### [Texte à lire]
****

La liste est organisée par ordre chronologique.

Logic Theorist (Théoricien de la logique) (1956)

Ce programme informatique est considéré comme le premier relevant de l’intelligence artificielle. Il a été développé par Allen Newell et Herbert Simon, avec l’assistance de Cliff Shaw. Logic Theorist est un programme de démonstration de théorèmes, fondé sur une recherche sélective. Une hypothèse de base donnée, peut subir toute une gamme de manipulations élémentaires conformes aux lois de la logique. Le résultat obtenu peut passer à son tour par une série de manipulations. La répétition de cette procédure crée une structure arborescente, sous forme « d’arbre de recherche ». L’exploration de celui-ci permet d’aboutir au résultat recherché, après un nombre indéfini d’opérations. Le problème à surmonter est de trouver le chemin qui mène de l’hypothèse de base au résultat recherché. Logic Theorist comportait une liste de règles empiriques appropriées, les heuristiques, qui permettaient de sélectionner laquelle des branches de l’arbre de recherche était la plus susceptible de mener au but. Une fois programmé sur une machine de la RAND, Logic Theorist démontra 38 des 52 premiers théorèmes du 2e chapitre des « Principia mathematica » de Bertrand Russell et Alfred North Whitehead. Le théorème 2.85 faisait même l’objet d’une démonstration plus élégante que celle des auteurs, au grand contentement de Russell. Pour marquer la portée de ce dernier résultat, Allen Newell et Herbert Simon décidèrent de publier cette démonstration dans le « Journal of symbolic logic », en faisant cosigner cette publication par Logic Theorist. Lors de la conférence de Dartmouth de 1956, considérée comme la rencontre fondatrice de l’intelligence artificielle en tant que discipline scientifique, Logic Theorist fut le seul programme opérationnel présenté. Il est par ailleurs considéré comme le lointain précurseur des logiciels de traitement formel des équations.

IPL (Langage de traitement de l’information) (1956)

****

### [Consigne 1]
D'après le texte à lire, quel rôle jouaient les heuristiques dans Logic Theorist, et quel problème permettaient-elles de résoudre ?

### [Données fournies]
****

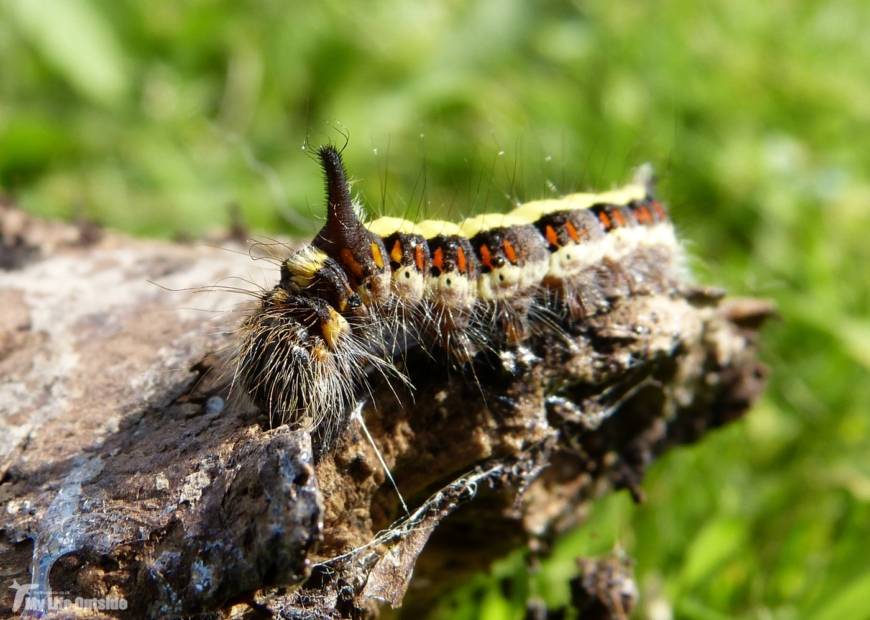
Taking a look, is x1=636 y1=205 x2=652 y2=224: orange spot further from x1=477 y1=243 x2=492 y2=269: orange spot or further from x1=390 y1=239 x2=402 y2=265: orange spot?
x1=390 y1=239 x2=402 y2=265: orange spot

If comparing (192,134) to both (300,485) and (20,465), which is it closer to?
(20,465)

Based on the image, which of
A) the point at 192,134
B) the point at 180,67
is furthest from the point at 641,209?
the point at 180,67

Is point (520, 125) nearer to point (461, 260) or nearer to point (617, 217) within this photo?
point (617, 217)

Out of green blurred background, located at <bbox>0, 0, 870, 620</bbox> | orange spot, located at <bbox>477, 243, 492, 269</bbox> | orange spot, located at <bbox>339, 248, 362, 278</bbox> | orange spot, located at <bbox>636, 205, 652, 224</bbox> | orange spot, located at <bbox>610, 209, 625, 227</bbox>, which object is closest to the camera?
orange spot, located at <bbox>339, 248, 362, 278</bbox>

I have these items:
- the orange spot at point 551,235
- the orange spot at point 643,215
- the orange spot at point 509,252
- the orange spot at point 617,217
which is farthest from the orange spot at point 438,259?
the orange spot at point 643,215

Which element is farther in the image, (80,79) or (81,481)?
(80,79)

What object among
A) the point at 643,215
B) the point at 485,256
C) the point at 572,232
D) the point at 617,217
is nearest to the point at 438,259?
the point at 485,256

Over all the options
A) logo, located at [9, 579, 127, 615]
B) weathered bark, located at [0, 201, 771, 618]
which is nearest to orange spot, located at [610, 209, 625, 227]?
weathered bark, located at [0, 201, 771, 618]
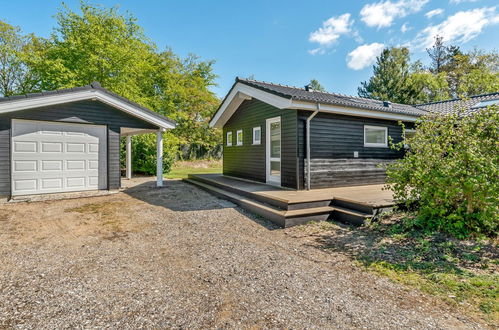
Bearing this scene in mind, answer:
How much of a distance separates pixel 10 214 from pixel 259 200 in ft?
17.7

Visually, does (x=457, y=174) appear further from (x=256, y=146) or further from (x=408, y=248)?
(x=256, y=146)

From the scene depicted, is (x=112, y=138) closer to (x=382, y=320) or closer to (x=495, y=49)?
(x=382, y=320)

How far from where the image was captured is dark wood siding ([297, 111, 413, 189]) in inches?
261

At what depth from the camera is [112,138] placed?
25.7 ft

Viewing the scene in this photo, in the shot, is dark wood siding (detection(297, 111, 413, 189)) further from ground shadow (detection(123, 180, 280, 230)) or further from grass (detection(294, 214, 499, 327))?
grass (detection(294, 214, 499, 327))

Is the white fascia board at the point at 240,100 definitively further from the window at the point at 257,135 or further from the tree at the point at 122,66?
the tree at the point at 122,66

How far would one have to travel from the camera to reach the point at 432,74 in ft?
81.5

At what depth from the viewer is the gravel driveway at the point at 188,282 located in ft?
6.43

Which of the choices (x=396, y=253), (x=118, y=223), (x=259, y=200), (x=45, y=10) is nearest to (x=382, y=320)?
(x=396, y=253)

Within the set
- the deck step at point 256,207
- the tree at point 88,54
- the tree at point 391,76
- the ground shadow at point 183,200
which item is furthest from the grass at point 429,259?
the tree at point 391,76

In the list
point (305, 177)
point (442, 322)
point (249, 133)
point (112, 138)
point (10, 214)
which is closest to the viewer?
point (442, 322)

****

### [Consigne 2]
Dans les enregistrements, de la ligne contenant « Within the set » jusqu'à la fin des enregistrements, remplacez « ground shadow » par « shadow on the ground » sans rien modifier d'autre. Ne restituez que ces lignes.

### [Résultat attendu 1]
Les heuristiques étaient des règles empiriques qui servaient à choisir, dans l'arbre de recherche, la branche la plus susceptible de mener au but. Elles répondaient au problème central du programme : trouver le chemin qui conduit de l'hypothèse de base au résultat recherché.

### [Résultat attendu 2]
Within the set
- the deck step at point 256,207
- the tree at point 88,54
- the tree at point 391,76
- the shadow on the ground at point 183,200
which item is furthest from the grass at point 429,259?
the tree at point 391,76

In the list
point (305, 177)
point (442, 322)
point (249, 133)
point (112, 138)
point (10, 214)
which is closest to the viewer?
point (442, 322)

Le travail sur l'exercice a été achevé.